Gaufridus shook his head.
“I can’t imagine why anyone would care about this forest particularly. There is a rumor that Henry Sanglier wants to build one of those ‘new towns’ and settle some of the serfs who’ve run away to Sens in it. He thinks they’re dangerous, too likely to join communes and riot. But that’s only gossip, and he’d probably settle them nearer the river. I’ve seen no sign of land clearing, except for those desfaé charcoal burners. I don’t understand it; they never used to be so thick. Why would anyone need all that charcoal?”
“Are you sure there are more than usual?” Edgar asked. “All forests have people hiding in them who make charcoal to survive. Was the winter here harder than normal?”
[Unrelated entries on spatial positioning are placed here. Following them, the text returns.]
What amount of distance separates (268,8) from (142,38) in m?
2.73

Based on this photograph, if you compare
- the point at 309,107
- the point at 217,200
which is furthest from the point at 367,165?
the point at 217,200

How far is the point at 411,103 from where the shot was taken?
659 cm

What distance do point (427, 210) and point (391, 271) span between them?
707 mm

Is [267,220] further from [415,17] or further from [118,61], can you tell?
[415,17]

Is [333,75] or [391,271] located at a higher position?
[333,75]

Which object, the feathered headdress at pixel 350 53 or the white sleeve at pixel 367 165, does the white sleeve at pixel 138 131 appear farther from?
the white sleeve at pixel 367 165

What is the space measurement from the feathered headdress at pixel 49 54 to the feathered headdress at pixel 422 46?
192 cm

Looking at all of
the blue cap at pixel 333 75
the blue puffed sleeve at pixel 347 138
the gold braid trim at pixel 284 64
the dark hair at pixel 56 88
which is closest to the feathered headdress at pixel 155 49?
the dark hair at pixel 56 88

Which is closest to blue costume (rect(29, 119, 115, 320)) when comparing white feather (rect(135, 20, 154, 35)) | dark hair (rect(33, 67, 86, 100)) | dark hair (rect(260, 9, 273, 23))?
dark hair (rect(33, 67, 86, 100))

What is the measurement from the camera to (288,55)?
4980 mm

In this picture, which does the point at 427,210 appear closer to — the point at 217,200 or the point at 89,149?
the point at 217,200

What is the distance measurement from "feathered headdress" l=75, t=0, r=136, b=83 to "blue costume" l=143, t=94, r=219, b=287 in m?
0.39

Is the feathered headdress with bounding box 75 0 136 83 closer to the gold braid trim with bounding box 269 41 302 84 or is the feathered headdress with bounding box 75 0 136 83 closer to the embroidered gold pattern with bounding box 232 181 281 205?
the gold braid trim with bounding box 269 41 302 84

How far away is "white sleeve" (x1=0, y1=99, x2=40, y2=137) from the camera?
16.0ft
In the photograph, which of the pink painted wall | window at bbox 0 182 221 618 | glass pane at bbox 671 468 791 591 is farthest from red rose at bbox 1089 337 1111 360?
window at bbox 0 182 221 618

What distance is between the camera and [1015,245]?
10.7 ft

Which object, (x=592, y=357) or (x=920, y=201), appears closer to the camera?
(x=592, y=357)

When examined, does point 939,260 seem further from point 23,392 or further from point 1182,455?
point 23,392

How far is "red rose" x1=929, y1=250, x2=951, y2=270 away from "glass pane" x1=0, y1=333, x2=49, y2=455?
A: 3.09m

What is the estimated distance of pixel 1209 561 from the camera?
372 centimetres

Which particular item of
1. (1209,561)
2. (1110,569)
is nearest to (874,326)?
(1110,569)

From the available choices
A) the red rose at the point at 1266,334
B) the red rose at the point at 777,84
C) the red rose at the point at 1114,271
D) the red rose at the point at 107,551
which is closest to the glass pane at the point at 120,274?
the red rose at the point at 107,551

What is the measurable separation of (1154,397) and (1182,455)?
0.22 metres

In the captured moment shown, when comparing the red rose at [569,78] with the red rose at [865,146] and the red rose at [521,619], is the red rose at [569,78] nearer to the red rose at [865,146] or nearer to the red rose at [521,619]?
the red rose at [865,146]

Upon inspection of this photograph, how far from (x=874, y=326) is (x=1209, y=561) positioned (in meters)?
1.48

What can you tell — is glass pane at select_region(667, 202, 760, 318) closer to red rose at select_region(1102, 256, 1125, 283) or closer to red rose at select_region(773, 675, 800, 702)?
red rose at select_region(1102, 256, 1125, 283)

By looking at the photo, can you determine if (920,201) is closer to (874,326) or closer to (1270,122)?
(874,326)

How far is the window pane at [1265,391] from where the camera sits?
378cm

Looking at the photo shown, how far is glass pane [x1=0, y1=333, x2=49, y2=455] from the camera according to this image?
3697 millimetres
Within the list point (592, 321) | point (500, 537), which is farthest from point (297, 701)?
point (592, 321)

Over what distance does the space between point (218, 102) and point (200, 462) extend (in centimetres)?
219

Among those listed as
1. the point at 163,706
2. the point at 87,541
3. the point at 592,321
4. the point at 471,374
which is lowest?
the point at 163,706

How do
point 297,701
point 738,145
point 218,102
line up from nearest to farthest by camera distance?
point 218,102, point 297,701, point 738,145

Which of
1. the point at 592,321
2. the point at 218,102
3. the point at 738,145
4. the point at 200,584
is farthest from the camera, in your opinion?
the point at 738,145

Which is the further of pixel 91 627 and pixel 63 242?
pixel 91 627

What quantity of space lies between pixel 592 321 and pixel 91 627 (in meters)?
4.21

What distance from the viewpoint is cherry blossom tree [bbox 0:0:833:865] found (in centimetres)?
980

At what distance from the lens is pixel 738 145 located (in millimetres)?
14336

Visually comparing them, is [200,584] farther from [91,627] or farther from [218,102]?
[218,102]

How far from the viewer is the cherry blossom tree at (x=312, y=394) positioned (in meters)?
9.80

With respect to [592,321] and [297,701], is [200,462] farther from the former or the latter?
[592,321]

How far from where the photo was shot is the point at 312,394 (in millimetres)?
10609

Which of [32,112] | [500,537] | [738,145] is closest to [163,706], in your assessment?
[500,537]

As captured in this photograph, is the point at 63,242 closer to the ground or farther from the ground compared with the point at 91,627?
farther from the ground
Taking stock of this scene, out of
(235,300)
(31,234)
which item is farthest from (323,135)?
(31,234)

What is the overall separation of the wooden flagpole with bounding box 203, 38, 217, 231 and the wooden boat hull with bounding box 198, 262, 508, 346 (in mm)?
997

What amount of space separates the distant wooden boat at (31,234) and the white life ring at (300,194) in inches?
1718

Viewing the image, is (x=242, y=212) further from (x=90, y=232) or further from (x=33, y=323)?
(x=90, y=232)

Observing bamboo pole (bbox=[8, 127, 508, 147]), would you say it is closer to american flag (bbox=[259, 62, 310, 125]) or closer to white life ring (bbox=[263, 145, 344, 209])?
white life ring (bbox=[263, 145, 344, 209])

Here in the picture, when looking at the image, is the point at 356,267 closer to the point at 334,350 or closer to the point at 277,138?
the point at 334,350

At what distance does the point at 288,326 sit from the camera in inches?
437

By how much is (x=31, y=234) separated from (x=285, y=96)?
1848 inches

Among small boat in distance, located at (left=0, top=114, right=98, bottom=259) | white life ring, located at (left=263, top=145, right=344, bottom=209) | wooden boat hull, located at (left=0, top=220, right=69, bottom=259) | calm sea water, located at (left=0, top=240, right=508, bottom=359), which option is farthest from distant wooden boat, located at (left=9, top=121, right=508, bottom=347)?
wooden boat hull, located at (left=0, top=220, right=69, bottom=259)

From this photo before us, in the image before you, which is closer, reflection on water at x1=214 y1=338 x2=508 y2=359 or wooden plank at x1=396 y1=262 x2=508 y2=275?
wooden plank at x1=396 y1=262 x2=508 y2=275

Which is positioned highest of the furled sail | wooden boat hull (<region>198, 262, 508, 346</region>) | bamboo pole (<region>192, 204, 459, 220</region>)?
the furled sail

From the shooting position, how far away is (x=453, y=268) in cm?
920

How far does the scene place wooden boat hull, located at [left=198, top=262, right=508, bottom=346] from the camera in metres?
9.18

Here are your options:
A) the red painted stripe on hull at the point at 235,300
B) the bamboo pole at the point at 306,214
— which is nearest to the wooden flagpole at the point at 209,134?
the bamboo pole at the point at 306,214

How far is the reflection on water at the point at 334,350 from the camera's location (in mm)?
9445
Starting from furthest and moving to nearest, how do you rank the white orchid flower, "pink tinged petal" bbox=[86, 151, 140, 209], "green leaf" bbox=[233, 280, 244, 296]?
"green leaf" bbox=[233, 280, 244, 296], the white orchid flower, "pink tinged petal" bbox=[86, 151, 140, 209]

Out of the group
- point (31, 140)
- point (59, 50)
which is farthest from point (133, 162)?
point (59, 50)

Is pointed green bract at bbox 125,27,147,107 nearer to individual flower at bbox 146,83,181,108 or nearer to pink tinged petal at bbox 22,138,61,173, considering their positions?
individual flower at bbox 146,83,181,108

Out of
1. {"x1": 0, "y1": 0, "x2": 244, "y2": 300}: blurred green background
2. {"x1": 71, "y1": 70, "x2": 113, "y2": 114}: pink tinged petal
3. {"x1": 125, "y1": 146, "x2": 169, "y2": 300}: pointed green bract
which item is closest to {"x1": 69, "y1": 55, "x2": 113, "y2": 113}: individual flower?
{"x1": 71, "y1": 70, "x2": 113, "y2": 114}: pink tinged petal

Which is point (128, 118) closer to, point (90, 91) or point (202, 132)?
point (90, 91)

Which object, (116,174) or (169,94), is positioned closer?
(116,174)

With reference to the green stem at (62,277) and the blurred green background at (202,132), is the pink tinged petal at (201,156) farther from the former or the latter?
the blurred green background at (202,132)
“No, and we take care of our own in Lailly,” Gaufridus said. “These are strangers and the forest is full of them.”
“Has no one sent men to clear them out?” Edgar asked. “My father would drive them from his forests at the point of his spear.”
“No, the monks have apparently given them permission to use their land, as has the count of Tonnerre,” Gaufridus sighed. “No one asked us.”
“It seems we are left with another mystery instead of answers,” Solomon said. “So you have no idea why the forest would be important enough to kill for?”
“I can think of nothing important enough to kill for,” the hermit said. “Now I really can’t see how I can help you any more. If you don’t want another piece of cheese?”
He stood and began edging them to the doorway. As she got up, Catherine heard a giggle at the window.
Gaufridus heard it, too.
“Annali!” he said sternly. “Have you been listening?”
There was a scurrying and more giggles. A moment later, a little girl appeared in the doorway. She was about six, with long thin legs and large brown eyes. Behind her were two other children, a little younger.
“Annali!” Gaufridus repeated. “I am horribly offended by this breach of manners!”
The children did not seem in the least alarmed. They squirmed past the visitors and circled round the hermit, clinging to his robes.
“Story!” they shouted. “We want our story!”
“Have you cleaned the dovecote?” he asked.
They nodded.
“And filled the goats’ water trough?”
“To the very top,” they assured him.
“Very well,” he surrendered. “First I must say farewell to my guests and prepare the oratory for evening prayers.”
He led the others out, the three children still attached to his legs.
“The oratory is just up the path, here,” he explained. “It’s only a small place to pray, not consecrated or anything. And, of course, Yehiel, you wouldn’t want to have anything to do with it.”
Yehiel extended his hand to Gaufridus.
“No,” he said. “But if anyone could convince me to, it would be you. We thank you.”
“I’ve done nothing,” Gaufridus said. “Oh, yes, in the middle of all that tale, wasn’t there something about Walter of Grancy?”
“Yes,” Edgar said. “We must speak to him. Do you know where he is?”
Gaufridus sighed again, with deep emotion.
“I should have said nothing,” he looked at them sadly. “You may as well follow me. Walter is staying near the oratory.”
As they followed him up the path, Catherine fell behind, catching at Edgar’s hand to keep him with her.
“What kind of hermit is this?” she whispered.